■ Task prompt
Pick out each line of the rows below that contains the string "instances", treating uppercase and lowercase as different.

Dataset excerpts
____________

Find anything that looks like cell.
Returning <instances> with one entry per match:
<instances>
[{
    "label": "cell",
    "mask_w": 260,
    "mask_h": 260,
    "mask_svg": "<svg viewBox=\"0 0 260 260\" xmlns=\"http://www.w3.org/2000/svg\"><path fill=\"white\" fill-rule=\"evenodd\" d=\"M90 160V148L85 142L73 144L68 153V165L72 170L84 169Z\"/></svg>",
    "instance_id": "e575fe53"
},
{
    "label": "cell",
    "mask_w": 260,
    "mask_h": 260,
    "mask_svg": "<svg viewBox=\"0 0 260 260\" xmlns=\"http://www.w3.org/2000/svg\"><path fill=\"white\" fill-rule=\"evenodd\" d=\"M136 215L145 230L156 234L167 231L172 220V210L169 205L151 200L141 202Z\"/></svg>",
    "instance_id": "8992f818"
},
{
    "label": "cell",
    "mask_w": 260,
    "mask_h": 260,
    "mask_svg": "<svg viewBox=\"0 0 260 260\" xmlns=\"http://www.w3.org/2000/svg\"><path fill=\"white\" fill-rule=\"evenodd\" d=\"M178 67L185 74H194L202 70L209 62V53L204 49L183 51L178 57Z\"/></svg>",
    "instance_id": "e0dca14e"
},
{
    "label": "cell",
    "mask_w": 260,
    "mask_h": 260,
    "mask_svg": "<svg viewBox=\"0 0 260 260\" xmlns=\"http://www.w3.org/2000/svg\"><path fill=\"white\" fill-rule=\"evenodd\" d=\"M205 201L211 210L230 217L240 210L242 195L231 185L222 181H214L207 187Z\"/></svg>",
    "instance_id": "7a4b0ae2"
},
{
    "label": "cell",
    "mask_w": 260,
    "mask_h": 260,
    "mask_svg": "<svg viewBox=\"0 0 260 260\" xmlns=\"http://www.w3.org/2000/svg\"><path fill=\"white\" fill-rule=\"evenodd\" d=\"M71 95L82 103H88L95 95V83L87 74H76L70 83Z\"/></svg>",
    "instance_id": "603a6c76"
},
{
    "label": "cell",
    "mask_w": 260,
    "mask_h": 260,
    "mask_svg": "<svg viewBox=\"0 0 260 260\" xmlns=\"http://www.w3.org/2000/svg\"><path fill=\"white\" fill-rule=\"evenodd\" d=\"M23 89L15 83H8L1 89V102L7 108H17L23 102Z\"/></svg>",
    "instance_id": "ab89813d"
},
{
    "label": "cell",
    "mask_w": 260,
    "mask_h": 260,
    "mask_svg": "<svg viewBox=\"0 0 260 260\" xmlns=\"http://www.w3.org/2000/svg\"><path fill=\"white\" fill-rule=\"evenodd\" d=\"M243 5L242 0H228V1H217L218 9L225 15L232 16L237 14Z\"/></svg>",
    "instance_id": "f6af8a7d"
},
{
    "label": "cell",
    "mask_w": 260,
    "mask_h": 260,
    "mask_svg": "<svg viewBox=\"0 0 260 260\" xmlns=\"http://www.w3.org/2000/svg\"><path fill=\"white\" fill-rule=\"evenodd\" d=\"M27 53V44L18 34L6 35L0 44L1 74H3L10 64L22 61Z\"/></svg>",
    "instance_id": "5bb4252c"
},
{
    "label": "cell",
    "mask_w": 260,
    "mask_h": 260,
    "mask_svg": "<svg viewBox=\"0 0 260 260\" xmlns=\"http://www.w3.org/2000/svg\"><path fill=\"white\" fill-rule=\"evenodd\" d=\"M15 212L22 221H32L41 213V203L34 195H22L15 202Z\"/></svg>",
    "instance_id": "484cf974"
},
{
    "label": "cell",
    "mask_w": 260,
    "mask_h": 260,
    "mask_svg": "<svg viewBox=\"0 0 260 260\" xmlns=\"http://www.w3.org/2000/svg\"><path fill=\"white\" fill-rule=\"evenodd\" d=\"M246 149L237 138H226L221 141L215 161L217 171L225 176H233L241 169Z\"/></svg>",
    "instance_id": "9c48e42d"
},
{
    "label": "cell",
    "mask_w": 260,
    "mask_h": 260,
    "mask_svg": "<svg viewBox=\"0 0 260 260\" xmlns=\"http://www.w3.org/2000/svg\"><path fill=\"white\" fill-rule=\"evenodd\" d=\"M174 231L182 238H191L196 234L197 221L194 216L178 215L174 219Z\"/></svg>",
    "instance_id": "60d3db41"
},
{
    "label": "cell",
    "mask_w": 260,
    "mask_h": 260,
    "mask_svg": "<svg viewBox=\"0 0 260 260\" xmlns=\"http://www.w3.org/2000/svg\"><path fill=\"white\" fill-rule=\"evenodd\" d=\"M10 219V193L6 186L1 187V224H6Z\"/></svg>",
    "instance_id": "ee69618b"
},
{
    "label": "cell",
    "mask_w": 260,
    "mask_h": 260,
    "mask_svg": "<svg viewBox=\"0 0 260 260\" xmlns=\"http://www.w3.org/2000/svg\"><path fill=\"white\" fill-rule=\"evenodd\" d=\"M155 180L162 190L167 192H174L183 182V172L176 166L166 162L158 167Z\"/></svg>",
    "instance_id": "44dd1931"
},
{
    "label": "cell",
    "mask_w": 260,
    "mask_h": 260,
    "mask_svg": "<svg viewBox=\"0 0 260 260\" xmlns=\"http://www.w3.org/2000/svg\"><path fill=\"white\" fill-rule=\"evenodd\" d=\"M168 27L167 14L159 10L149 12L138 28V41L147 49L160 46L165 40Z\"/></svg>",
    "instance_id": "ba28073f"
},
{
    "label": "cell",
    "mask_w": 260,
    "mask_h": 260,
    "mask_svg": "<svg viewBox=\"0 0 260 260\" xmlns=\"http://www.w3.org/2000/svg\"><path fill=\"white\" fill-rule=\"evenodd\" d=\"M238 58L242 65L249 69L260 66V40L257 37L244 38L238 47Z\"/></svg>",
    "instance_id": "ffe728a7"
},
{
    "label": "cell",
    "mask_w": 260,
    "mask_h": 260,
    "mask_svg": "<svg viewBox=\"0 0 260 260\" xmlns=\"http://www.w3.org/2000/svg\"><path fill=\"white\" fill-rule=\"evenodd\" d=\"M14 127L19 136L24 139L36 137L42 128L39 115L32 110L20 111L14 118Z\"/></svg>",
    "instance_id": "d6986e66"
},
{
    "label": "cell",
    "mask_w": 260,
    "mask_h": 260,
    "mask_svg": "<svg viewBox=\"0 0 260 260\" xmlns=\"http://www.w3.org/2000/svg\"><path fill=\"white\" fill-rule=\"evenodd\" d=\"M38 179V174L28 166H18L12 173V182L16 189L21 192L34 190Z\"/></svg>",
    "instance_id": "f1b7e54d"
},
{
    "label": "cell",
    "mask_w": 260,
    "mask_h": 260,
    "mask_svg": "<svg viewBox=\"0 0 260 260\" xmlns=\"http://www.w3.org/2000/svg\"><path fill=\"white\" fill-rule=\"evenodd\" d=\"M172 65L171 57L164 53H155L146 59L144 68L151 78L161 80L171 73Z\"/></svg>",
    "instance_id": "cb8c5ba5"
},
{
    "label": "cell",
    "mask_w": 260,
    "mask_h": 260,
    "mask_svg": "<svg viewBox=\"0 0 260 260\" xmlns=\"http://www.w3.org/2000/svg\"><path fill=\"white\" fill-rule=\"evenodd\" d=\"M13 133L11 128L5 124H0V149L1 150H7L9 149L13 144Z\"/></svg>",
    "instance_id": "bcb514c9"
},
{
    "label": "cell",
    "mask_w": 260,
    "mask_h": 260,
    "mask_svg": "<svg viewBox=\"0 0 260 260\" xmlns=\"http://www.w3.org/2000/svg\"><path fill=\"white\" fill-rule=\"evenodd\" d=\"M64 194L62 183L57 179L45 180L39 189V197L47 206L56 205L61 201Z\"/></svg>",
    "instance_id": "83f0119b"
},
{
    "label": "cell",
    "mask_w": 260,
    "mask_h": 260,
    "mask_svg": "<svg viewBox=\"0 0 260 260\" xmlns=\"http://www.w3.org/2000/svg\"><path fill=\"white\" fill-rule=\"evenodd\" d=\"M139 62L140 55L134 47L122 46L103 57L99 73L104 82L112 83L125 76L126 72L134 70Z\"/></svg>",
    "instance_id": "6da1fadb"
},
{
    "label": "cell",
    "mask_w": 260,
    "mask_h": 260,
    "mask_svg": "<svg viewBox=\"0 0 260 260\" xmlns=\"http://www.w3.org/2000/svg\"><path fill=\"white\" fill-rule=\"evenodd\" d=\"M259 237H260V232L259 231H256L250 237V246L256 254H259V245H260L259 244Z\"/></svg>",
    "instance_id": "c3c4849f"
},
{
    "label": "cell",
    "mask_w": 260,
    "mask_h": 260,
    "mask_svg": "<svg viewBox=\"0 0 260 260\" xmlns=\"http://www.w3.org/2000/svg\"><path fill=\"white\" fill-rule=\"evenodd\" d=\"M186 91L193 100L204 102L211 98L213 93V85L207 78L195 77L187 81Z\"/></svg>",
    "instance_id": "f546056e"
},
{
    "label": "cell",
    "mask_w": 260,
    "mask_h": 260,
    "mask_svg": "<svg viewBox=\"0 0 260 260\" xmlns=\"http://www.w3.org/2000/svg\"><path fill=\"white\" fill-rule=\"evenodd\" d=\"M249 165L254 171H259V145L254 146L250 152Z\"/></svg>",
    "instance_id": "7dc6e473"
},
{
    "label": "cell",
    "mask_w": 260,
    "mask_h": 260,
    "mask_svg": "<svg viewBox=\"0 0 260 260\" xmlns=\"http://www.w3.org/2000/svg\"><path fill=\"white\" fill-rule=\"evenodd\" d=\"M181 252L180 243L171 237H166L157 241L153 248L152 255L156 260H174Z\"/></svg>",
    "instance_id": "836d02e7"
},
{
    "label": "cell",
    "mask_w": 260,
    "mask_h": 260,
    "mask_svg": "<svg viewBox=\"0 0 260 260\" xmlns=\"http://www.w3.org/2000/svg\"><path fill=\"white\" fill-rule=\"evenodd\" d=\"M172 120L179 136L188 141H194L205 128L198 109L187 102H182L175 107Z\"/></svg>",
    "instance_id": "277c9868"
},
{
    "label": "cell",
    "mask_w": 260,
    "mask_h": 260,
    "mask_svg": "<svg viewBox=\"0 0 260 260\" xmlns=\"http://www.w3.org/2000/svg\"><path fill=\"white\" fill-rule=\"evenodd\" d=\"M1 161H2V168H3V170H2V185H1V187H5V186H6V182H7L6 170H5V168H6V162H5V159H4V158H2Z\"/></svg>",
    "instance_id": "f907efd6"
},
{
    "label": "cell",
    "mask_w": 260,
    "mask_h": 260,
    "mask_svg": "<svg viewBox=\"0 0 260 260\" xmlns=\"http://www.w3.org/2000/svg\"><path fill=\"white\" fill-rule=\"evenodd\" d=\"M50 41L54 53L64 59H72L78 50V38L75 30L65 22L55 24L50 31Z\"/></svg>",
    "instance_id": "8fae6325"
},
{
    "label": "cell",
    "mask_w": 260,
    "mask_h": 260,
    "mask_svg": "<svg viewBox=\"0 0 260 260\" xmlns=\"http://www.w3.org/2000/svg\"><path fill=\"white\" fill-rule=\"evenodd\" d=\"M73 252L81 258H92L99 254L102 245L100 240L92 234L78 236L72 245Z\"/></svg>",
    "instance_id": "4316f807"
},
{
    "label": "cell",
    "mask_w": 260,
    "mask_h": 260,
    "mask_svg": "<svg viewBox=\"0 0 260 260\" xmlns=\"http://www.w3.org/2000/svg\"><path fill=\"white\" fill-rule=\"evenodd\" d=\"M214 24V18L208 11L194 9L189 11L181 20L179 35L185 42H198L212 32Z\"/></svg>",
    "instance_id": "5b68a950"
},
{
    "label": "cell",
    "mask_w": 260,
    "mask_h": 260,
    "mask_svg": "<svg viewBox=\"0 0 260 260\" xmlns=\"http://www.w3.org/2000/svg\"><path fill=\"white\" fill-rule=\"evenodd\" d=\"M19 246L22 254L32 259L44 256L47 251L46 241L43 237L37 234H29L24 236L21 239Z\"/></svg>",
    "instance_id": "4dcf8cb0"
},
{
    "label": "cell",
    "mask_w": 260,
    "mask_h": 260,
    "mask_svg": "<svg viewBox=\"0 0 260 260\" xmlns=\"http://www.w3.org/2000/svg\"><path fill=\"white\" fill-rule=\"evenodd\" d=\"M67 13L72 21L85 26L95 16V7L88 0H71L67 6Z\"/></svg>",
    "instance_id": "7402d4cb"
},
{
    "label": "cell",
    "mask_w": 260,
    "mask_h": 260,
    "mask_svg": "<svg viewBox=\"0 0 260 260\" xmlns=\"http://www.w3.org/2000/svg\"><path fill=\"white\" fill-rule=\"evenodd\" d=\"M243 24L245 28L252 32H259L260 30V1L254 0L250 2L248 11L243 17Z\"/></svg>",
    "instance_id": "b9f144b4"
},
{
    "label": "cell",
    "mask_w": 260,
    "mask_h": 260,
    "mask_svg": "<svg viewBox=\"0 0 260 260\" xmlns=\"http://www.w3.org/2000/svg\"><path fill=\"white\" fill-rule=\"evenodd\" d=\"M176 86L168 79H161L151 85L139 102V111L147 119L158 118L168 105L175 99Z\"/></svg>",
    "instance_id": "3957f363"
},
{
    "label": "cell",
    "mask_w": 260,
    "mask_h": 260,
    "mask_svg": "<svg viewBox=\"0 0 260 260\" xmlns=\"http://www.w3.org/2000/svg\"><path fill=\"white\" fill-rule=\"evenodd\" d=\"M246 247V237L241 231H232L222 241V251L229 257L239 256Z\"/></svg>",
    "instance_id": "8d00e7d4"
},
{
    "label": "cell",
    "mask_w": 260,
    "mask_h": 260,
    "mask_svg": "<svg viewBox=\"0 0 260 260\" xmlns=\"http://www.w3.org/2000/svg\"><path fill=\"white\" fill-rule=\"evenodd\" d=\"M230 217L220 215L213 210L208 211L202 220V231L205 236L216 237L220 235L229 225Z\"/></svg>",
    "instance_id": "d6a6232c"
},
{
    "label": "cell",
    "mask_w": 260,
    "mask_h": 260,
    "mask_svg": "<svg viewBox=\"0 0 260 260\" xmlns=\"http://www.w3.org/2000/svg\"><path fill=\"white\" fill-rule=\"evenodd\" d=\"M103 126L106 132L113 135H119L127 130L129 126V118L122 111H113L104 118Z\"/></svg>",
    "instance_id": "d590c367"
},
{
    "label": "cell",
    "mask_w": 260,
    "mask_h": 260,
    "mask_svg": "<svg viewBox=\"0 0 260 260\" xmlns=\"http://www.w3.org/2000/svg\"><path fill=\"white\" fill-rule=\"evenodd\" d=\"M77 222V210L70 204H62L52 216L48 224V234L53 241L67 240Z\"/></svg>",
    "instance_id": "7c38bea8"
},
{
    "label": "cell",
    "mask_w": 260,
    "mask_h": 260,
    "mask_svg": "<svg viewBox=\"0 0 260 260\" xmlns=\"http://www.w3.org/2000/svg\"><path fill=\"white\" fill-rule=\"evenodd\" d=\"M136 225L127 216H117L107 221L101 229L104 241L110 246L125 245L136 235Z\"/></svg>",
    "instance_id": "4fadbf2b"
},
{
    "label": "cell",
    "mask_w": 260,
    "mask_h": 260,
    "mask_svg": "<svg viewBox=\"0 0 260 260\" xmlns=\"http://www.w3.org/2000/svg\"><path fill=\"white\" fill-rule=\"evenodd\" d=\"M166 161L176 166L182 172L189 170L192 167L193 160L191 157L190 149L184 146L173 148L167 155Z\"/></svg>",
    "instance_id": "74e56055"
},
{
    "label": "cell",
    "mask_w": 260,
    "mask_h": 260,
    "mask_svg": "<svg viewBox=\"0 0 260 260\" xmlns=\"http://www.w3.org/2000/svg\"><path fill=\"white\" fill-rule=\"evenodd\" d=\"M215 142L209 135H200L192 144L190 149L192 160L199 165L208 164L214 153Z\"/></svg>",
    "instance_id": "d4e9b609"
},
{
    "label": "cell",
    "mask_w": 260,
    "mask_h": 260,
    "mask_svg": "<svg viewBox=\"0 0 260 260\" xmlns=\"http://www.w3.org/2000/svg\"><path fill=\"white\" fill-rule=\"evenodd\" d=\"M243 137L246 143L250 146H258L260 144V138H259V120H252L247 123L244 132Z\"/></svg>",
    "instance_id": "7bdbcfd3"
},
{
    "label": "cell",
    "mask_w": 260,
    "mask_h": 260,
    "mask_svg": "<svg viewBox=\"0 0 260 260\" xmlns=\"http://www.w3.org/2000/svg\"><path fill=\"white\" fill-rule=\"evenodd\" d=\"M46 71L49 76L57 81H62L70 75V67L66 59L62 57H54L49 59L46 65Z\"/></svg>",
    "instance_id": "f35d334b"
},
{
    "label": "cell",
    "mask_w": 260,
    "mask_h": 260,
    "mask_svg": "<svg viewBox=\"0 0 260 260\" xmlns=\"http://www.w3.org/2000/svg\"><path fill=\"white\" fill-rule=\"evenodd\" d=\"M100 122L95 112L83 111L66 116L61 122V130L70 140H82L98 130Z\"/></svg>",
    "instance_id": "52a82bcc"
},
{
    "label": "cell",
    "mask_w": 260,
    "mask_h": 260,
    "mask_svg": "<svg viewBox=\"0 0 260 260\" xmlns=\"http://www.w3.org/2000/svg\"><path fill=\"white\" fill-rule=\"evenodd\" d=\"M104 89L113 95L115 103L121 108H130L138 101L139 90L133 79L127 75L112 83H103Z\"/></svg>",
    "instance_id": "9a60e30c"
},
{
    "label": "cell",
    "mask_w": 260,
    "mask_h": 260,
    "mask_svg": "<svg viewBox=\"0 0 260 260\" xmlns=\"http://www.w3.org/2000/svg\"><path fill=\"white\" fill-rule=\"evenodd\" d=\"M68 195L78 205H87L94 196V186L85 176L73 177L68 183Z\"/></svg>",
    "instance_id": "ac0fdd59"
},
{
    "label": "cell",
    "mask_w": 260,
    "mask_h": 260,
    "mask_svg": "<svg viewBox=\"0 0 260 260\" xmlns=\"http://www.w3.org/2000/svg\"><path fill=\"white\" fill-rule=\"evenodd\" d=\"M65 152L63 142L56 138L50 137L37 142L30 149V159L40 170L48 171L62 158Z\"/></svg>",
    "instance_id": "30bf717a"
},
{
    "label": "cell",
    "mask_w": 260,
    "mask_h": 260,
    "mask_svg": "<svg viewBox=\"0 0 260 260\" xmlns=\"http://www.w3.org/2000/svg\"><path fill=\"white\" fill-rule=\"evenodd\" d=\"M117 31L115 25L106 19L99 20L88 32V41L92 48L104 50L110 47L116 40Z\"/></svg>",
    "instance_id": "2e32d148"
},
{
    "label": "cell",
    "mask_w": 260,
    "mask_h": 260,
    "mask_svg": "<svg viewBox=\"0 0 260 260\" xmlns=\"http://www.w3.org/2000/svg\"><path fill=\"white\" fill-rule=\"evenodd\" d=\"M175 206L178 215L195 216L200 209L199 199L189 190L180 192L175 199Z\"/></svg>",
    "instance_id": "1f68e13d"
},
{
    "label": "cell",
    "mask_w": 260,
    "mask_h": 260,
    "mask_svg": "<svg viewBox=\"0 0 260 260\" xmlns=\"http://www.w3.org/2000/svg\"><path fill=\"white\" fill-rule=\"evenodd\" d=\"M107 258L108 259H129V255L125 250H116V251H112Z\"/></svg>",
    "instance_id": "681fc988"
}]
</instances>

____________

■ Answer for the task
Returning <instances> with one entry per match:
<instances>
</instances>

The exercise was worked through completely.